For Max Domi, the aftermath of scoring his first NHL goal was just a blur.
Jumping on to the ice for a shift early in the second period of Friday night’s win over the Los Angeles Kings, Domi took a few strides, picked up the loose puck and ripped it by Jonathan Quick.
“I didn’t really aim, just shot and it went in,” Domi said during a Monday phone interview.
Domi is one of Those Other Guys — the NHL rookies not named Connor McDavid or Jack Eichel. Between Domi, Nikolaj Ehlers, Noah Hanifin, Dylan Larkin, Artemi Panarin and a number of others, in any other season they’d get as much buzz as last year’s top two draft picks.

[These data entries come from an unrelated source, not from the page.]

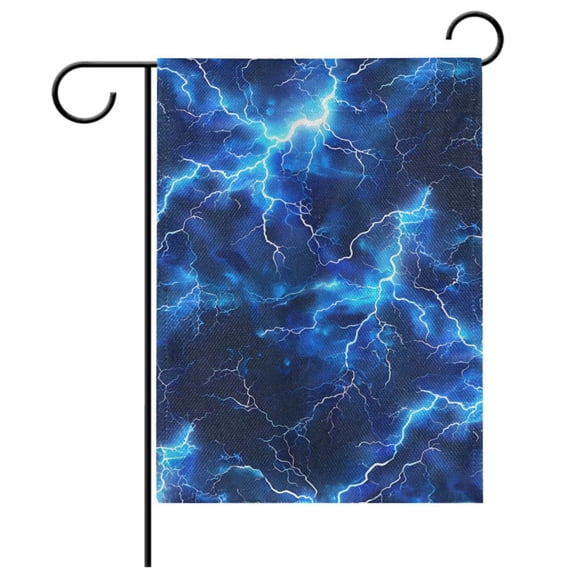 Ryvnso Blue Lightning Garden Flag 12x18 Inch Double Sided Seasonal Yard Decoration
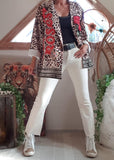 Veste oversize Red roses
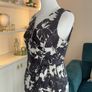 Ladies Black & White Floral Dress from Debenhams Image 8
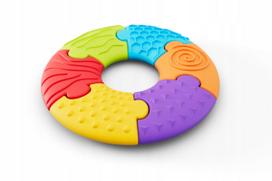 lavinamasis kilimelis - Soft Bibi Sensory Puzzle Circle, 6 vnt. - 2 nuotrauka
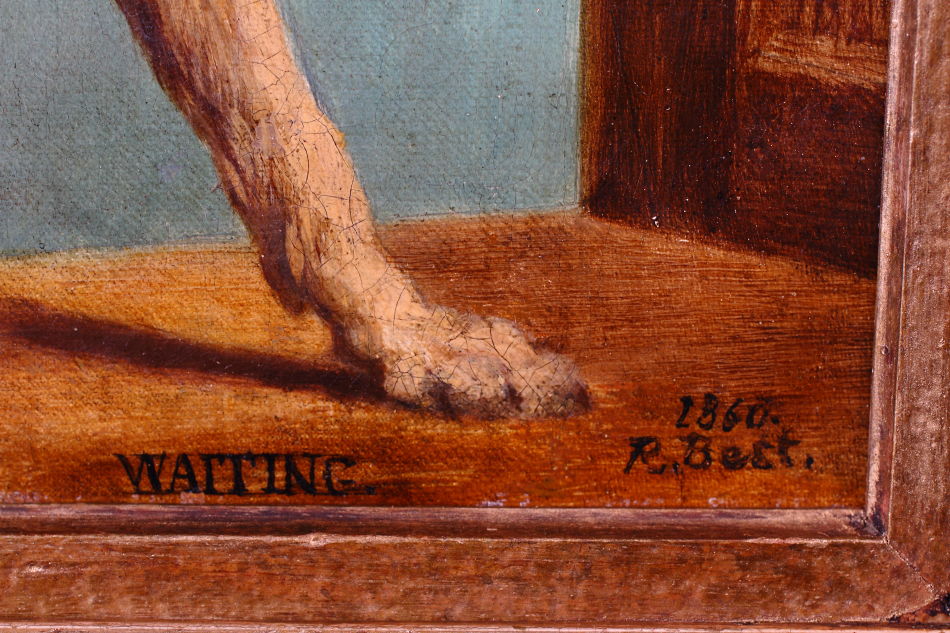 Waiting for his master 's tread / Oil Painting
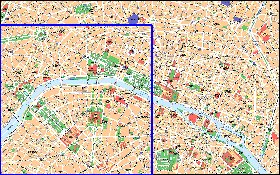 mapa de Paris em frances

There’s a lot of hockey left to play, but given how some of these Other Guys have impacted their teams early on, the headlines may not all be grabbed by McEichel.
The Arizona Coyotes have their own infusion of youth this season with Domi and Anthony Duclair becoming lineup regulars; and soon enough 2015 first-rounder Dylan Strome will join them. The kids are balanced nicely with veterans like captain Shane Doan and Antoine Vermette, allowing the 20-year old Domi to act like a sponge.
“As a young guy coming in it makes it a lot easier on you when you have older guys like that that can back you up and help you out,” Domi said. “They give you real pointers along the way, whether it’s on or off the ice. They’re all great people and great hockey players. It’s a special group.”
Domi is two games into his NHL career, but in 2008 his hockey career almost came to a stop.
When he was 12 year old, Domi was diagnosed with Type-1 diabetes, meaning his body wasn’t producing enough insulin. His first question to doctors was whether he could continue playing hockey. Once they told him he could, that’s when the education began for his family. “There was a process, but it seemed to work out in the end,” he said.
Nearly eight years later, Domi has won a World Junior Championships gold medal and is a first-round NHL draft pick. After his diagnosis, he changed his number to 16, in honor of Hockey Hall of Famer Bobby Clarke, who is also a diabetic.
Domi wears an insulin pump on his hip at all times, even during practices and games, and regular monitors his glucose levels. That, along with tweaks to his daily routine and diet since being diagnosed have helped him continue to play at a high level.
“I don’t really look at it as an obstacle,” Domi said. “It’s definitely a part of my life I can’t change now. I’m just making the most of it and trying to turn it into a positive as much as possible.
Making the transition from junior hockey to the NHL is a big one for players. Luckily for Domi, he got to watch his father, Tie, on a daily basis during his 15 years in the league. Tie Domi racked up 3,515 penalty minutes, good for third all-time, but also played 1,020 games, second-most behind Dale Hunter among players who earned 3000-plus penalty minutes and played 1,000 games.
While Max Domi may never spend close to the amount of time his Tie did in the penalty box, he learned how to take care of his body and recovery properly in order to sustain a long professional hockey career from watching his father.
“It’s such a high skill and high intensity game and league,” Domi said, “It’s the best in the world so you’ve got to be able to play your best every single day to continue to try and get better. The biggest thing he’s put on me is work hard and let the rest take care of itself.”
“Can’t picture a Domi ever playing for the Flyers.”
Those were the words of Domi’s mother, Leanne, captured in an NHLPA behind-the-scenes video as the Philadelphia Flyers were about to make the 11th pick of the 2013 NHL Draft. Samuel Morin would become a Flyer that day, as Max went to the Coyotes with the next pick.
Domi grew up rooting for the Flyers and even played for the Don Mills Flyers program in Toronto, whose teams wear the winged P logo on their jerseys. So had Paul Holmgren announced his name and not Morin’s, the elder Domi would have had to forget about the past.
“I was definitely a Flyers fan growing up,” Domi said. “My dad is definitely not.”
Max Domi as a Flyer would have caused many chuckles as fans harkened back to 2001 when his father mixed it up with a fan in the penalty box at the then-First Union Center in Philadelphia.
It’s a memory that’s lived on for hockey fans and the younger Domi.
“I was at home. I didn’t really remember what was going on, but I was laughing,” Max said recalling that infamous night as a six year old. “He’s such a character off the ice, too. To see him do that was pretty funny.
“People still get a kick out of it nowadays. It was great.”